# Layout wiring the easy way



## Dennis461 (Jan 5, 2018)

Why didn't I think of this 40 years ago.
Adding an extension to my shelf/room layout when I realized I could stand the module up for the majority of the wiring.

Pros - a bunch

Cons- cannot test drive trains for testing as work progresses

Now I need to stop using any color wire I can find and to be neater


----------



## MichaelE (Mar 7, 2018)

Well that certainly is a neck and back saver.


----------



## flyboy2610 (Jan 20, 2010)

Charlie Bishop (YouTube Chadwick Model Railway https://www.youtube.com/channel/UCMjSsrcmA4BNeAnh2NxYp0Q ) does it just that way all the time.


----------



## traction fan (Oct 5, 2014)

*So do I*



flyboy2610 said:


> Charlie Bishop (YouTube Chadwick Model Railway https://www.youtube.com/channel/UCMjSsrcmA4BNeAnh2NxYp0Q ) does it just that way all the time.


 I have most of my wiring and all my switch motors, frog polarity micro-switches, etc.

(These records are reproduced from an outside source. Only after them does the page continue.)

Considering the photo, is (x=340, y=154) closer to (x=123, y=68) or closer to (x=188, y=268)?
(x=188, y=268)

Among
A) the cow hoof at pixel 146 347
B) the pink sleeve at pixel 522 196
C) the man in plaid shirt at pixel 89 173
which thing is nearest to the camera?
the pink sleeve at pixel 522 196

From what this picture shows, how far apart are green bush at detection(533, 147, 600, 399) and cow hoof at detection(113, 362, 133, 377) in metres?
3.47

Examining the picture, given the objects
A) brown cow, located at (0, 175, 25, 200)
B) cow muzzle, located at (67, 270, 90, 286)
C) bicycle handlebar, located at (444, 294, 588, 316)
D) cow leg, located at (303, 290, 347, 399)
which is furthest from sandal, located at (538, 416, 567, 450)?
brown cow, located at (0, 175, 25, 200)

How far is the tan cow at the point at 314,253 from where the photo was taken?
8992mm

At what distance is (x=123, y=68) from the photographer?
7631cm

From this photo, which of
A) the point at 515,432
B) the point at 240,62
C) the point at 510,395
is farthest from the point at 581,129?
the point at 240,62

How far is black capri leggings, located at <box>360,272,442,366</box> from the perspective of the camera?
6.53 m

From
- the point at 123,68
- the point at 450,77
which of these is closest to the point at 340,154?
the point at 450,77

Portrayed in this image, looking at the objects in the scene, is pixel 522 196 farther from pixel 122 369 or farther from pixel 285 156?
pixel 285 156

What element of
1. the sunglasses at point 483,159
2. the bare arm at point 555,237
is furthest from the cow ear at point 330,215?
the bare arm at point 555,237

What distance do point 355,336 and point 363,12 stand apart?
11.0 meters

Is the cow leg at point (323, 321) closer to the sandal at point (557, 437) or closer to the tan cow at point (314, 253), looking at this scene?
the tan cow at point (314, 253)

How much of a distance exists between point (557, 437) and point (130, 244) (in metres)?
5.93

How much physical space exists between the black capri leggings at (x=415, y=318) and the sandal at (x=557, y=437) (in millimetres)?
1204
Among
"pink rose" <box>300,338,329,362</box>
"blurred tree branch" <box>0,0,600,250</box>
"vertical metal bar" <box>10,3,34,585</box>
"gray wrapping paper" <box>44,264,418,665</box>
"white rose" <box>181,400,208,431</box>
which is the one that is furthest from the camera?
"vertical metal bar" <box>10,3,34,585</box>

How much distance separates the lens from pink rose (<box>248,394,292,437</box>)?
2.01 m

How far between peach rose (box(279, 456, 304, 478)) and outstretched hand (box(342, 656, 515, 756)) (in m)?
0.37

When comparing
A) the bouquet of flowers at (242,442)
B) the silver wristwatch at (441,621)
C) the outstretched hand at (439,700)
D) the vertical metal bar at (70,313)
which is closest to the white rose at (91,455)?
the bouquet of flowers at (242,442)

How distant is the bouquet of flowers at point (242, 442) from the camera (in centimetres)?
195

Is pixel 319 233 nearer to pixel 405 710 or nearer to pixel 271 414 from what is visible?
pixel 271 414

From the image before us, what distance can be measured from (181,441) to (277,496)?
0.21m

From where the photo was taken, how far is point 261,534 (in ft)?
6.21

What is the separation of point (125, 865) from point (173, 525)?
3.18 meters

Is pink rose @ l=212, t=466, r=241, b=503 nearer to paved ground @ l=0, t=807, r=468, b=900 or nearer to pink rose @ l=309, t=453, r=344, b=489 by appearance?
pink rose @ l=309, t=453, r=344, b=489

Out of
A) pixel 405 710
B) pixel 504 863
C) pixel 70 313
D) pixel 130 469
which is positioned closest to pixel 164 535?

Up front behind removable access panels in the fascia. I'm 71 & partially disabled, so under the table is not for me.

Traction Fan :smilie_daumenpos:


----------



## Steamfan77 (Jan 28, 2011)

Nice job Dennis, nice and easy.

Andy


----------



## wvgca (Jan 21, 2013)

if you have trouble crawling underneath, that's the answer


----------